Let's see which tool won't abandon you when you need it most - whether that's a weekend deployment, client demo tomorrow, or just trying to fix something that should be simple.
ChatGPT Plus: Great Until You Hit the Wall
ChatGPT Plus gives you GPT-4, GPT-4o, and access to the GPT Store for $20/month. Sounds good until you discover the 40 messages every 3 hours limit. Hit that wall while you're in a flow state? Too bad, you're back to GPT-3.5 until the timer resets.
GPT-4o randomly downgrades you to the mini version during busy times - doesn't tell you, just starts giving shittier answers. I was debugging some Node.js connection issues and couldn't figure out why my code suddenly got worse. Took me 20 minutes to realize it had switched to the dumb model.
I learned this the hard way during a 4-hour debugging session. Right when I was making progress tracing what I thought was a memory leak (turned out to be some stupid recursive function eating heap space), boom - rate limited. Had to wait 3 hours or switch to the free tier that couldn't understand the context I'd spent 2 hours building up.
What actually works: DALL-E integration is solid for quick mockups, web browsing through Bing is decent when it doesn't break, and the GPT Store has some useful custom models if you can find them in the mess of duplicate "SEO optimizers."
What sucks: That 40-message limit hits way faster than you think with complex coding problems. Plus the ChatGPT Team tier at $25-30/user is insanely overpriced unless you're doing ML research 12 hours a day.
Claude Pro: Better Limits, Worse Ecosystem
Claude Pro costs the same $20/month ($17 if you pay annually), but handles usage limits differently. Instead of hard cutoffs, it has "fair-use throttling" and 5-hour session resets.

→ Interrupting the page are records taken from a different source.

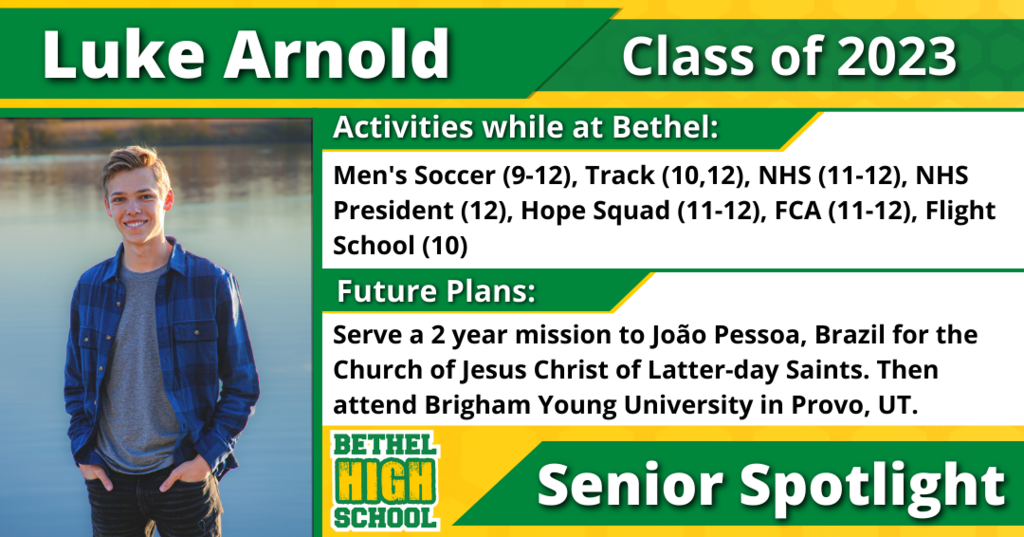 Luke Arnold

Class of 2023

Activities while at Bethel:

Men's Soccer (9-12), Track (10,12), NHS (11-12), NHS President (12), Hope Squad (11-12), FCA (11-12), Flight School (10)

Future Plans:

Serve a 2 year mission to João Pessoa, Brazil for the Church of Jesus Christ of Latter-day Saints. Then attend Brigham Young University in Provo, UT.

BETHEL HIGH SCHOOL

Senior Spotlight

In practice, this means Claude rarely cuts you off mid-conversation like ChatGPT does. I can usually get 30-50 messages in a session before hitting soft limits, and the context window up to 200K tokens means it can actually read entire codebases.
What actually works: Document analysis is outstanding - it can parse massive PDFs and actually understand them. The longer context means better code reviews and it rarely forgets what we were discussing.
What sucks: No image generation, limited web browsing, and the ecosystem is basically nonexistent compared to ChatGPT's plugins and integrations. Good luck finding third-party tools that work with Claude.
Claude's "fair use" throttling is usually gentle, but it picked the worst possible moment to kick in - right when our API was throwing 502s and costing us stupid money, like $200 an hour. Took forever to get help when I needed it.